Die ersten Kapitel befassen sich mit den verschiedenen Elementen der Java-API. Neben Überlegungen zu erwartbaren Themen wie Collections finden sich auch Ausführungen zu in Java 17 und Java 21 neu eingeführten Funktionen. Der Rezensent fand die Gedanken zu Pattern Matching besonders interessant. Virtuelle Threads kommen ebenfalls zur Sprache. In diesem Bereich arbeitet Vieira vor allem die Unterschiede zwischen nativen und in der JVM lebenden Threads heraus, um dem Entwickler so zu einem umfangreicheren Verständnis der Hintergründe der diversen Technologien zu verhelfen.
Die nächsten Kapitel wenden sich der Interaktion mit Datenbanken unter Verwendung von JDBC und der Realisierung von Unit-Testing-Systemen zu. Im Bereich Unit-Testing finden sich kurze Abschnitte zu JUnit5 und zu Mockito – der Autor geht auch darauf ein, wie man Tests unter Nutzung von Maven oder dem Test-Containersystem zur Ausführung bringt.
Der Autor legt hier einen durchaus codegetriebenen Lehrweg vor. Offensichtlich ist, dass man sich im Hause BPB ausschließlich an Leser wendet, die Java-Code bereits lesen können und vor snippetlastigen Werken keine Angst haben. Der neuen Generation der TL;DR (too long; didn't read) mag dies nicht unbedingt zusagen; der schon etwas ältere Rezensent fühlt sich allerdings an Klassiker zurückerinnert.
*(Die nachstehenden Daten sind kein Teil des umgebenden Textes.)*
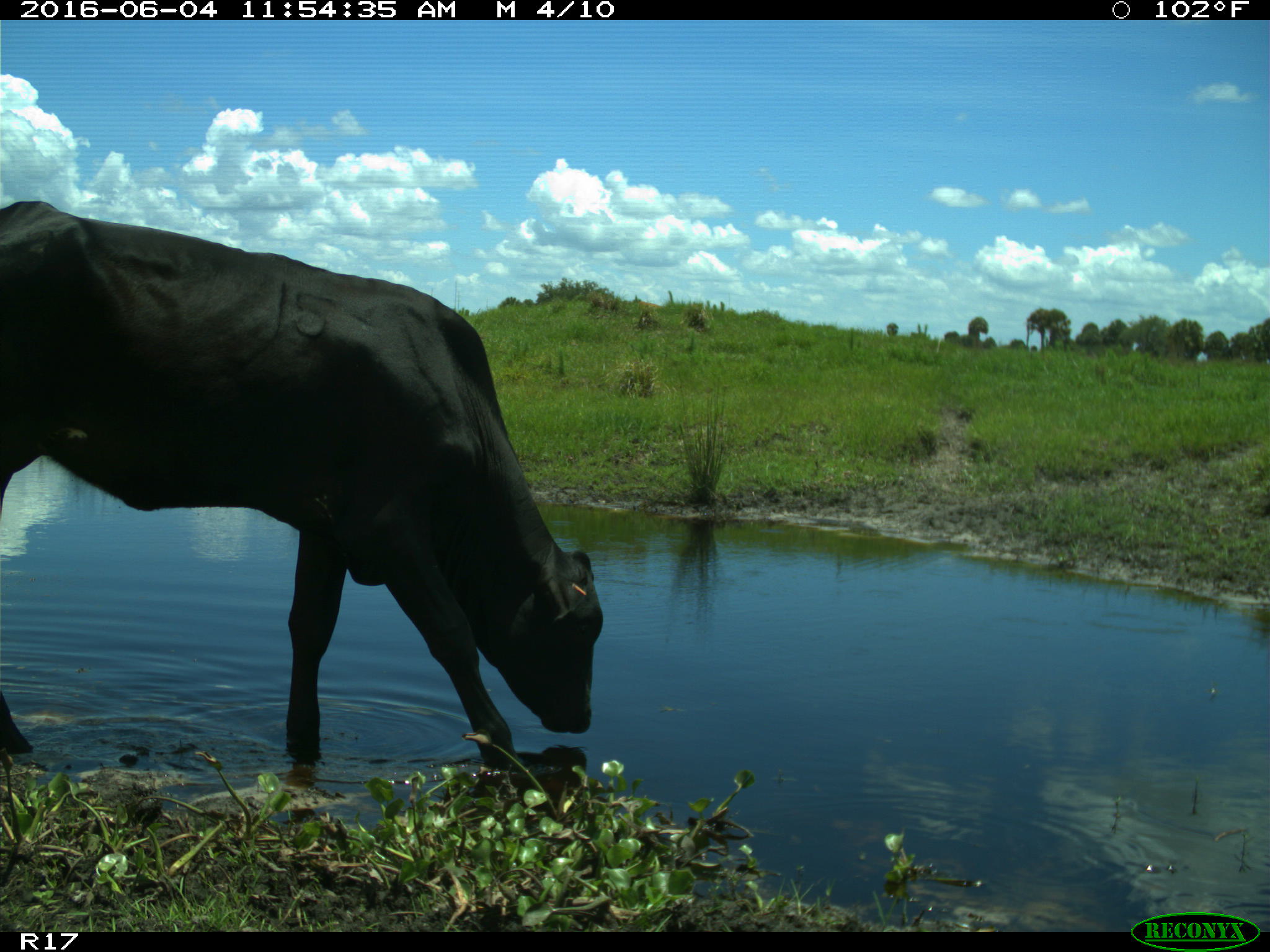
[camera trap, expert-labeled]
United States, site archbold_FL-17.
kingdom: Animalia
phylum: Chordata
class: Mammalia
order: Artiodactyla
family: Bovidae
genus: Bos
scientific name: Bos taurus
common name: domestic cow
Hervorzuheben ist in diesem Zusammenhang auch, dass das Kapitel zu der Datenbank-Konnektivität auf die verschiedenen Spielarten der Entwicklung von Datenbank-Applikationen eingeht – der Fokus liegt dabei darauf, wie man während der Arbeit mit IDE und Co. komfortabel eine Datenbank-Instanz betreiben und benutzen kann.
Im Strom der Frameworks
Spätestens am Beginn der Auseinandersetzungen mit Unit-Testing stellt der geneigte Leser fest, dass in der Welt des modernen Java viel auf Ebene der Frameworks erfolgt. Der nächste Teil geht daher sowohl auf Spring Boot als auch auf Quarkus ein. Die Vermittlung der Lehrinhalte erfolgt dabei vor allem anhand von datenbankgetriebenen Applikationen, die der Autor mit dem Leser „Tour a Tour“ durchdenkt. Um beim Leser Verständnis dafür zu schaffen, was die jeweilige Technologie einzigartig macht, konzentriert sich das Buch hier auf idiomatische beziehungsweise charakteristische Aspekte der jeweiligen Frameworks.
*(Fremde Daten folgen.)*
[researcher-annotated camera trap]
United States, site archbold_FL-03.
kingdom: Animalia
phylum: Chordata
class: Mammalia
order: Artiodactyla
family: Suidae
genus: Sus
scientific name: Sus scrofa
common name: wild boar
In einem solchen Lehrbuch dürfen Überlegungen zu Jakarta EE nicht fehlen. Zunächst liegt der Fokus dabei klar auf der Architektur und den verfügbaren Profilen, um danach – eher kurz – mit einigen Profilen praktische Experimente durchzuführen. Wegen des immensen Umfangs von Jakarta EE wäre dies allerdings auch nicht anders abbildbar, handelt es sich ja explizit nicht um ein reines Jakarta EE-Lehrbuch.
Container und deren Administration
Moderne Enterprise-Entwicklung – dies dürfte Tummelplatz der meisten Java-Entwickler sein – ist ohne auf Microservices basierende Systeme nicht vorstellbar. Daher verbergen sich im Lehrbuch durchaus umfangreiche Überlegungen zu dieser Thematik. Nach einer – sehr kompakt gehaltenen – Einführung in Docker und Kubernetes wendet sich das Buch verschiedenen Methoden zu, um eine verteilte Applikation zu überwachen.
Ein weiteres im Bereich der Metriksammlung populäres Produkt ist die Micrometer-Bibliothek, die in einem darauf folgenden Kapitel durchaus gelungen vorgestellt wird.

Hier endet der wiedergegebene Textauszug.